### SHORT TASK A:
In the listing below, locate every line containing the string "cornice" and copy each of those lines. Matching is case-sensitive.

### SOURCE EXCERPT:
■ ■ ■

DIGITAL COLOUR DIVIDE
In a hyper-connected world, even something as small as an emoji can reveal whose perspectives shape global culture—and whose remain absent. Must every gesture, whether a wave, a clap, or even a heart, carry the weight of identity?
The Diaspora’s Emotional Tax
From where I stand—as an Indian observing the diaspora with deep interest and historical awareness—it is evident that this daily prompt exacts a quiet emotional tax. Diaspora Indians are already negotiating identities across contexts, navigating everything from visa regimes to cultural expectations, microaggressions to milestones. In such a life, the emoji is not a frivolous symbol—it is another subtle site of tension.
And while this dilemma is not unique to Indians, it is perhaps uniquely complex in the Indian context, given the subcontinent’s own entanglement with colourism, caste, and colonial legacies. When that complexity is exported to global spaces, it becomes even more layered.
The trouble is, no single emoji tone can capture this depth. And perhaps it shouldn’t have to.
A Better Design, A Kinder Future
This raises important questions for the digital architects of our time: Should technology be in the business of forcing identity declarations? Must every interaction be racially coded? Is the need for representational accuracy worth the cost of daily discomfort?

■ ■ ■

### PROVIDED RECORDS:
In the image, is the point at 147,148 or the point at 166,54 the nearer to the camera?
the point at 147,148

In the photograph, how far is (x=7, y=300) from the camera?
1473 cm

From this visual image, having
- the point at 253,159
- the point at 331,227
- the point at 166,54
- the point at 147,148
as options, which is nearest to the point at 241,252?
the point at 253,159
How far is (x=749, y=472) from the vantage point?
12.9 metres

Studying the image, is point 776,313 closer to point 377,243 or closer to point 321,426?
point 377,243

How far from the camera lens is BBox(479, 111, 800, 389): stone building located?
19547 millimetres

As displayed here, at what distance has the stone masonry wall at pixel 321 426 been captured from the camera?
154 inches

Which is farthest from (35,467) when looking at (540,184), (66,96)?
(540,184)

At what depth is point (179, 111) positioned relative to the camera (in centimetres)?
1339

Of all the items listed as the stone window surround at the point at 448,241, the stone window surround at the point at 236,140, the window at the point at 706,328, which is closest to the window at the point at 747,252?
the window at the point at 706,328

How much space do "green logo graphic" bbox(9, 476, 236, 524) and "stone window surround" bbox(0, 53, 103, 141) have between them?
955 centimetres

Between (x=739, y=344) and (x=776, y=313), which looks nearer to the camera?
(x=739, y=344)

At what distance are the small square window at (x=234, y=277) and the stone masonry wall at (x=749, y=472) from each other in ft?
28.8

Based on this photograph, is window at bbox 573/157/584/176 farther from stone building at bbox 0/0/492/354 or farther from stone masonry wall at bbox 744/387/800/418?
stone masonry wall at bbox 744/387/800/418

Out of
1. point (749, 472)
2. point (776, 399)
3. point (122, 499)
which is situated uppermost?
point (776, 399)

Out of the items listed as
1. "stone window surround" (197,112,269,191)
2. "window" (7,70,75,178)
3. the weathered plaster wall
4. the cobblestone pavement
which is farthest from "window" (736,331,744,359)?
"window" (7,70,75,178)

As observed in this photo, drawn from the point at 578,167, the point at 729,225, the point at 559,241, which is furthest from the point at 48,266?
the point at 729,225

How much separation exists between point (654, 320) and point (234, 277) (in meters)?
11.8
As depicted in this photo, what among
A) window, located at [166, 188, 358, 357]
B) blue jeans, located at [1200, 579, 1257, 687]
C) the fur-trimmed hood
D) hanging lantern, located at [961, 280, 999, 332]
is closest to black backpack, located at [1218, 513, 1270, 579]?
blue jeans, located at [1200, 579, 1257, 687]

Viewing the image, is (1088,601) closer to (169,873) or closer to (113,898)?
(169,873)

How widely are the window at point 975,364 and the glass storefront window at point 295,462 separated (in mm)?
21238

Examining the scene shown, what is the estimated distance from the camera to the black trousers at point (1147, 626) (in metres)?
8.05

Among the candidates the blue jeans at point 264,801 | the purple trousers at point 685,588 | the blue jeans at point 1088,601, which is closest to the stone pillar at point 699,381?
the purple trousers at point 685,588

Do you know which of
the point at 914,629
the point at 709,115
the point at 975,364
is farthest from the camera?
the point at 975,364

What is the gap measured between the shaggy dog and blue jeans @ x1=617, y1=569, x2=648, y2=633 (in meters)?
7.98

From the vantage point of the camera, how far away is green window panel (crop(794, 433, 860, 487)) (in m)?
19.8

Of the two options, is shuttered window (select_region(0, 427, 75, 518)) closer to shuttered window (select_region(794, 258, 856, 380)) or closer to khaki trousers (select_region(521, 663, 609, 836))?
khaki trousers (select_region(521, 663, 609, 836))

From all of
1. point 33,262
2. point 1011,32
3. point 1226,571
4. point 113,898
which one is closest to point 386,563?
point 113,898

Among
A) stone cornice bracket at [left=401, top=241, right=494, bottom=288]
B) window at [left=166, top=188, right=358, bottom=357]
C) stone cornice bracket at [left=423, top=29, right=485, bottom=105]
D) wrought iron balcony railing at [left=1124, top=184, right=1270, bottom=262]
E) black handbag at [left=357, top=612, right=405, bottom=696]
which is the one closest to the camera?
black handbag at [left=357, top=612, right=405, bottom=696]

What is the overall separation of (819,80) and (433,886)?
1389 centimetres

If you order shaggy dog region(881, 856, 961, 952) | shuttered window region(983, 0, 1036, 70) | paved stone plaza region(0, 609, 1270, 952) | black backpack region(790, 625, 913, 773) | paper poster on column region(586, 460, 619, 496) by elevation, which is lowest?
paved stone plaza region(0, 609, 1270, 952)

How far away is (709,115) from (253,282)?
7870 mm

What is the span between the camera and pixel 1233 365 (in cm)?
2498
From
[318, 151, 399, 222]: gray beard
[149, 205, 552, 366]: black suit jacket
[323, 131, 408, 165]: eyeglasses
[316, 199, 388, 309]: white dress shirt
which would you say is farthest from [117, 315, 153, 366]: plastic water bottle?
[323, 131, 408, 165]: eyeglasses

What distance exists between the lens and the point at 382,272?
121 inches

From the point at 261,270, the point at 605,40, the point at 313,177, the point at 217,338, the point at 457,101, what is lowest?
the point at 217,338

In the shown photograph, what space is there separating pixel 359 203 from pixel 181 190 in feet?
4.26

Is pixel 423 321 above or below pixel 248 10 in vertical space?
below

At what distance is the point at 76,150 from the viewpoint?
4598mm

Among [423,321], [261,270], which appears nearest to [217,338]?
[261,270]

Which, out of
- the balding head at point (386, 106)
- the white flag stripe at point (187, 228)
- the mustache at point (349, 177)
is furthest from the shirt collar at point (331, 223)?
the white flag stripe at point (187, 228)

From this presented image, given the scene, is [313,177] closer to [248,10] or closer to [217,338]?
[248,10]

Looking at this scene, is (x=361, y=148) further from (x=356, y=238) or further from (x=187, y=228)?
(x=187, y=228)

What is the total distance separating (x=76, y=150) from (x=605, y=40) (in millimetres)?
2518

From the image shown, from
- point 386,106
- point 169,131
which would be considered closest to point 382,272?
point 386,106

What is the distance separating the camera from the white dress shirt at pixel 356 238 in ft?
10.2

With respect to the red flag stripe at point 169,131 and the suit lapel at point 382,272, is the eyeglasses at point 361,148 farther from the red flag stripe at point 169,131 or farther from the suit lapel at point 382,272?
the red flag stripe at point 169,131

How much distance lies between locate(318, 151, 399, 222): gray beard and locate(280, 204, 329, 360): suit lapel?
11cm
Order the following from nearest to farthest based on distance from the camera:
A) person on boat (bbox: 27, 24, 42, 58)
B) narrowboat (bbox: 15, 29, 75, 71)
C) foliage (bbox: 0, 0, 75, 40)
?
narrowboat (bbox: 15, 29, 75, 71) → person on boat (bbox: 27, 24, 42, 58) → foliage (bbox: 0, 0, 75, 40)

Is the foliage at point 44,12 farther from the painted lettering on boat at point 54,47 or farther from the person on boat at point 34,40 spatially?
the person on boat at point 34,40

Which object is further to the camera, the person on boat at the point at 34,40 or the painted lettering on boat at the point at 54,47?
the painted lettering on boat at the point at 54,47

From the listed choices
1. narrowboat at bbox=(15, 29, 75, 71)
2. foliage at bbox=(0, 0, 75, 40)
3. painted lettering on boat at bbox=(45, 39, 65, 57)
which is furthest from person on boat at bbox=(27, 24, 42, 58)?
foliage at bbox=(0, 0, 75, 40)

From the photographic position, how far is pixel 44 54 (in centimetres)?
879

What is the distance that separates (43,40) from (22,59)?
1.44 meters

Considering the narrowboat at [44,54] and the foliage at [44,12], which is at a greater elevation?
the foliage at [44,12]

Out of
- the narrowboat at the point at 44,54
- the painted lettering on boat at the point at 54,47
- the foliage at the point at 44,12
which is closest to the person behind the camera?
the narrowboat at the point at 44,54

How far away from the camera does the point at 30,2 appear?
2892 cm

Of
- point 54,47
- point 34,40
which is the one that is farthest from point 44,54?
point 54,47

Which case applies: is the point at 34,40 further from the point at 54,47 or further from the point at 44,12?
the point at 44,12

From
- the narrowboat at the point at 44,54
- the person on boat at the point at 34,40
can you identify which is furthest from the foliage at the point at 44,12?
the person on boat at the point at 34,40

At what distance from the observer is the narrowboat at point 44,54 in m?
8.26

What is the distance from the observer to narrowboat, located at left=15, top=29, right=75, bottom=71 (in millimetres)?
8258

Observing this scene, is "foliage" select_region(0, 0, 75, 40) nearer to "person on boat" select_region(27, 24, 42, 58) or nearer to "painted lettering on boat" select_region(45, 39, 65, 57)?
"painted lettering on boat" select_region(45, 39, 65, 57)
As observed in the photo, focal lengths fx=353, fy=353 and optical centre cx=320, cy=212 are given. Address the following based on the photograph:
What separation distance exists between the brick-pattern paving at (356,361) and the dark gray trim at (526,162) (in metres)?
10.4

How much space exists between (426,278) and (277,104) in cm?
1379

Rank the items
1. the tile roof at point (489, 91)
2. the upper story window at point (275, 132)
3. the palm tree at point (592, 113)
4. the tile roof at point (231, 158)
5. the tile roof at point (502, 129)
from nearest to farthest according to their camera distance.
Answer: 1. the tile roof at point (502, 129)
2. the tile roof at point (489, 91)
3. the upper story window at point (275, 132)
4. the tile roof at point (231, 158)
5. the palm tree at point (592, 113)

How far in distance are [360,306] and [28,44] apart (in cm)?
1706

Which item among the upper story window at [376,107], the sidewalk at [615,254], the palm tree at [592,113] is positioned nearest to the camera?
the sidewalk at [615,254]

■ ■ ■

### SHORT TASK B:
Output the whole passage on emoji skin tones above, word for word.

### EXPECTED OUTPUT A:
A) stone cornice bracket at [left=401, top=241, right=494, bottom=288]
C) stone cornice bracket at [left=423, top=29, right=485, bottom=105]

### EXPECTED OUTPUT B:
DIGITAL COLOUR DIVIDE
In a hyper-connected world, even something as small as an emoji can reveal whose perspectives shape global culture—and whose remain absent. Must every gesture, whether a wave, a clap, or even a heart, carry the weight of identity?
The Diaspora’s Emotional Tax
From where I stand—as an Indian observing the diaspora with deep interest and historical awareness—it is evident that this daily prompt exacts a quiet emotional tax. Diaspora Indians are already negotiating identities across contexts, navigating everything from visa regimes to cultural expectations, microaggressions to milestones. In such a life, the emoji is not a frivolous symbol—it is another subtle site of tension.
And while this dilemma is not unique to Indians, it is perhaps uniquely complex in the Indian context, given the subcontinent’s own entanglement with colourism, caste, and colonial legacies. When that complexity is exported to global spaces, it becomes even more layered.
The trouble is, no single emoji tone can capture this depth. And perhaps it shouldn’t have to.
A Better Design, A Kinder Future
This raises important questions for the digital architects of our time: Should technology be in the business of forcing identity declarations? Must every interaction be racially coded? Is the need for representational accuracy worth the cost of daily discomfort?